Dasar hukum utama pemanfaatan energi nuklir di Indonesia adalah Undang-Undang No. 10 Tahun 1997 tentang Ketenaganukliran. Regulasi ini secara tegas memisahkan fungsi promosi dan penelitian dari fungsi pengawasan. Fungsi penelitian dan pengembangan (R&D) kini dijalankan oleh Badan Riset dan Inovasi Nasional (BRIN), sementara fungsi pengawasan keamanan, keselamatan, dan perizinan dilakukan oleh lembaga independen, yaitu Badan Pengawas Tenaga Nuklir (BAPETEN).
Secara resmi, posisi energi nuklir dalam bauran energi nasional diatur dalam Peraturan Pemerintah No. 79 Tahun 2014 tentang Kebijakan Energi Nasional (KEN).

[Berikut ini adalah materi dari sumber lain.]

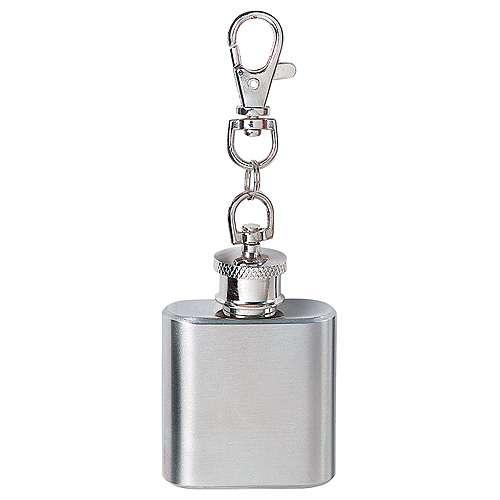 Schlüsselanhänger Flachmann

Dalam dokumen ini, nuklir ditetapkan sebagai “opsi terakhir” (last resort). Artinya, PLTN baru akan dikembangkan jika opsi energi terbarukan lainnya terbukti tidak mampu memenuhi target permintaan energi nasional.
Meskipun demikian, wacana untuk merevisi status “opsi terakhir” ini terus menguat. Pemerintah dan berbagai pemangku kepentingan sedang aktif melakukan studi kelayakan di beberapa lokasi potensial, seperti di Kalimantan Barat dan Bangka Belitung. Tantangan utamanya tetap pada tiga aspek krusial: tingginya biaya investasi awal, isu keselamatan dan pengelolaan limbah, serta penerimaan masyarakat (akseptasi publik).

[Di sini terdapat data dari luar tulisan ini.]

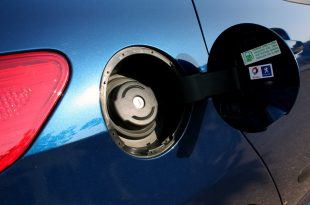 Что будет, если заправить машину жидким азотом?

Sebagai kesimpulan, kebijakan energi nuklir Indonesia pada tahun 2025 berada dalam fase transisi yang dinamis. Walaupun status “opsi terakhir” masih berlaku secara formal, tekanan untuk mencapai ketahanan energi dan target iklim mendorong pemerintah untuk mempertimbangkan energi atom secara lebih serius. Keputusan akhir untuk membangun PLTN pertama di Indonesia akan sangat bergantung pada hasil studi komprehensif dan dialog publik yang terbuka.